Your blog comments are golden; I’ve gotten some great post ideas from our reader’s comments (thanks!) Also take a look at the blog comments of other sites in your niche. Look in the forums you participate in. Check emails from your clients and customers for questions they’ve asked you.
If you still can’t find a question to answer, think back to the “beginners” questions you had before you knew what you know now.
Don’t think that the question has to be advanced or complex. In fact, simple questions are often the most highly appreciated, provided you take a real stand when giving your answer.
2. Do a quick mental survey.
Once you’ve decided what question you want to answer, then do a quick mental survey and ask yourself:
- What do I know about this subject?
- What’s the single most important, relevant response I can offer this reader?
- Can I break this down into a few actionable points?
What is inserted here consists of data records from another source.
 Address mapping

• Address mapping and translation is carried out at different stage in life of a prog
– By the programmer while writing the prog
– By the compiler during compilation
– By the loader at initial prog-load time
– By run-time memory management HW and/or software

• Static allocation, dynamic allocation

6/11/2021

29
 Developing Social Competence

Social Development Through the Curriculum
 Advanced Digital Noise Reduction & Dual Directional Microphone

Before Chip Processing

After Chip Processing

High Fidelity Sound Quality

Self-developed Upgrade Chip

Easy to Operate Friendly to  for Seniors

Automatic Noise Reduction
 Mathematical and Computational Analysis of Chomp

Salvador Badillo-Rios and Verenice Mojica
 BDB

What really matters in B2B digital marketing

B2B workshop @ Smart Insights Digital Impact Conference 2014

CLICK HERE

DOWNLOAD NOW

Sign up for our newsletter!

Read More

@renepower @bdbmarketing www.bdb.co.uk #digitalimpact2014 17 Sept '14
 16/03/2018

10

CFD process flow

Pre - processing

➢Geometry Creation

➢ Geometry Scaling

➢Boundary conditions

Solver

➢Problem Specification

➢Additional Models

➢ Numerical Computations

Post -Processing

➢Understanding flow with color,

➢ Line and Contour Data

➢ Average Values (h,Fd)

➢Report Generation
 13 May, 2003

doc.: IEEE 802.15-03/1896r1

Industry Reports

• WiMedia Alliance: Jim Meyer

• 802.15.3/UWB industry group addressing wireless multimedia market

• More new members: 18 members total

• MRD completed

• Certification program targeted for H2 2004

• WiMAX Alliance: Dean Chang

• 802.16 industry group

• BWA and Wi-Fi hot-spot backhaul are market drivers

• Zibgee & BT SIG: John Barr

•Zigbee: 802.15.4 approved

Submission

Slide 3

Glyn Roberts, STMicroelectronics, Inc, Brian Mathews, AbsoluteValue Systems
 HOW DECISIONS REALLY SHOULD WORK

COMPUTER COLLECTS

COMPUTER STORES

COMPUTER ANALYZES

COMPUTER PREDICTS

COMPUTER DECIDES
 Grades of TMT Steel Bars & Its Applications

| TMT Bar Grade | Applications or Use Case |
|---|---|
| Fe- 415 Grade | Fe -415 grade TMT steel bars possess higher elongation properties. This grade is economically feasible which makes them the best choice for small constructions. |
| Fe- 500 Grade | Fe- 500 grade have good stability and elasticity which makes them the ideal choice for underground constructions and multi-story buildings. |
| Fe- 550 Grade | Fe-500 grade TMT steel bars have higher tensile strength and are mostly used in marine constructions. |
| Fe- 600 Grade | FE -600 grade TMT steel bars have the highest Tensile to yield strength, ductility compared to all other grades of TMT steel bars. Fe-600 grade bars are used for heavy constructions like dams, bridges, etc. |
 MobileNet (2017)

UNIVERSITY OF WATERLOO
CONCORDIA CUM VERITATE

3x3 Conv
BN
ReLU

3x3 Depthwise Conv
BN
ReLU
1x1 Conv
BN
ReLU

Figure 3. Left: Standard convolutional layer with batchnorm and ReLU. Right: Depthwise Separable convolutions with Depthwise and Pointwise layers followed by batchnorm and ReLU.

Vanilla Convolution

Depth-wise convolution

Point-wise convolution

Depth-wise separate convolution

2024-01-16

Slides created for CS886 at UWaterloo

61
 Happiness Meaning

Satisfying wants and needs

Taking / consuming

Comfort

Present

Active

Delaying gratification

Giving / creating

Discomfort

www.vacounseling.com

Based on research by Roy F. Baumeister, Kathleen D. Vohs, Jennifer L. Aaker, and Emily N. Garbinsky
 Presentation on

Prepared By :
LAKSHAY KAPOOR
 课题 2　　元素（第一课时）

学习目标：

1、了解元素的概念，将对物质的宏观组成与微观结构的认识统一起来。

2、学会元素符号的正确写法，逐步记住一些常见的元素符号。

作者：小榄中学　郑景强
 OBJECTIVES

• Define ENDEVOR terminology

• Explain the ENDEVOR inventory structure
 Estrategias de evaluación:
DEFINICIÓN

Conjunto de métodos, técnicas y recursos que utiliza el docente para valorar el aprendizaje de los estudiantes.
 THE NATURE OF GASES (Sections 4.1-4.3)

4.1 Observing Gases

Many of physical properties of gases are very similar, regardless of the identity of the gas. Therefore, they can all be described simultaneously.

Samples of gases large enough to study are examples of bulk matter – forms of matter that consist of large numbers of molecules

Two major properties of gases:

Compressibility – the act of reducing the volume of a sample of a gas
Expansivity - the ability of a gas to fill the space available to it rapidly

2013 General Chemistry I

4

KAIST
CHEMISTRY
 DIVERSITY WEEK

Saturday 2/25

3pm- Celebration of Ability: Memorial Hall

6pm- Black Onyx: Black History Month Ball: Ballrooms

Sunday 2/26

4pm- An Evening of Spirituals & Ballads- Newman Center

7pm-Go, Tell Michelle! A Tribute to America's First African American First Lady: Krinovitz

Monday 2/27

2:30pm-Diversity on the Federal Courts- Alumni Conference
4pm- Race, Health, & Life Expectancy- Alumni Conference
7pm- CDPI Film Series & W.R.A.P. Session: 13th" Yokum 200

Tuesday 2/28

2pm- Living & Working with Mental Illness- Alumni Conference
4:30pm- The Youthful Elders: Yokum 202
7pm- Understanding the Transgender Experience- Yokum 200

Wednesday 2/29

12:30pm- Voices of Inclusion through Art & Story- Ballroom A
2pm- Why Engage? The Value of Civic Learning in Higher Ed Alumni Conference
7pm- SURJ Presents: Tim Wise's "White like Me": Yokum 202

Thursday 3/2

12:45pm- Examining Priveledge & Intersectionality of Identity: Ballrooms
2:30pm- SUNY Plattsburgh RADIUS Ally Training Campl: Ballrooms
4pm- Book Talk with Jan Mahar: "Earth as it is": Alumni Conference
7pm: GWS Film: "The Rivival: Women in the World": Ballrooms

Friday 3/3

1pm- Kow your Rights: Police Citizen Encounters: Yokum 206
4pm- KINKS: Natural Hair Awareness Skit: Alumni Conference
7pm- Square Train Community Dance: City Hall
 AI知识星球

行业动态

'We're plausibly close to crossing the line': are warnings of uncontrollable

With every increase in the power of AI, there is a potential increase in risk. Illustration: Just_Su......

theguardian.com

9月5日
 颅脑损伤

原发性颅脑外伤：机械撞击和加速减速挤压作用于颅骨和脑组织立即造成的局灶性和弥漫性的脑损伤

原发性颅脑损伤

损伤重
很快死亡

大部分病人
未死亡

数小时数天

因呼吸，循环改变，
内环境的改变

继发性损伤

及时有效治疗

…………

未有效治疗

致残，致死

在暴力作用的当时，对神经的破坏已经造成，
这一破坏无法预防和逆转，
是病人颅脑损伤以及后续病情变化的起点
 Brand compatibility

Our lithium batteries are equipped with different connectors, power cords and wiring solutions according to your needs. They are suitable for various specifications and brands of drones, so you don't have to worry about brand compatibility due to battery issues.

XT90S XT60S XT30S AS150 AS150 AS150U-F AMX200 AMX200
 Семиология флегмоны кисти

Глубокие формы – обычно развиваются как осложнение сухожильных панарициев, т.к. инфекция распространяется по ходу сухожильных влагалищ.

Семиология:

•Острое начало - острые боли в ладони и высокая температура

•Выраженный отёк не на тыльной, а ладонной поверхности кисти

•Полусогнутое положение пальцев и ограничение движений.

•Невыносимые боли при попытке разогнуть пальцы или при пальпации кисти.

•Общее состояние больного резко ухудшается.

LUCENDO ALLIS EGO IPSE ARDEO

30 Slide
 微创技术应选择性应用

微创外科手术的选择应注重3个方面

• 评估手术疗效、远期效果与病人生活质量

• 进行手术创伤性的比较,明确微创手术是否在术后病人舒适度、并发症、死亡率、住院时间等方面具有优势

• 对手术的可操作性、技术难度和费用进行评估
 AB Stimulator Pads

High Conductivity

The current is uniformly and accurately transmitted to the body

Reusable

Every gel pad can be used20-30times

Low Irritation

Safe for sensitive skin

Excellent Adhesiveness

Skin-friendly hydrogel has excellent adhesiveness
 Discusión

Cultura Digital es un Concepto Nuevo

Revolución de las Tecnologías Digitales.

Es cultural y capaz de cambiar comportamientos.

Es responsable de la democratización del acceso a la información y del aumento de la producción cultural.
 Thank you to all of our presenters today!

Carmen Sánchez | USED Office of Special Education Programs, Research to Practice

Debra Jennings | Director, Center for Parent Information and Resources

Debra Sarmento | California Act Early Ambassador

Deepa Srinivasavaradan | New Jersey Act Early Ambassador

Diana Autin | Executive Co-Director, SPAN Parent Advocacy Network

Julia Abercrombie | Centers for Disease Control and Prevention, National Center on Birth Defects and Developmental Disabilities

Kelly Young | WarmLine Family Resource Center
- Have I written about it before?
- What makes my answer unique?
- Do I have proof or examples?
3. Outline your response.
Write an outline with just the four or five most essential, strongest points and then write a short paragraph for each point.
4. Check your ‘swipe’ file.
Even if you don’t keep a file of interesting material you can borrow from (your own and others), you are still surrounded by material you can pull from to add interest to your answer and to avoid totally creating this from scratch or reinventing the wheel.
When I first started using this method for keeping me focused I realized that I had years worth of email responses to clients – a cache of nearly complete articles in my sent mail file. All most of them needed were an intro and an exit.
5. Wrap it up.
Even if you have a nearly complete email from some previous conversation, it will usually require a little polish – maybe an intro and a conclusion of some kind.
You may need to shorten and tighten, add a bit more of your own voice, or choose a nice metaphor to frame it with that ties it all together.
Let us know how this works for you…
I happen to know we have a lot of TN readers who are very prolific writers.
What are your tips for generating great content, consistently?
What holds you back from writing as much as you’d like?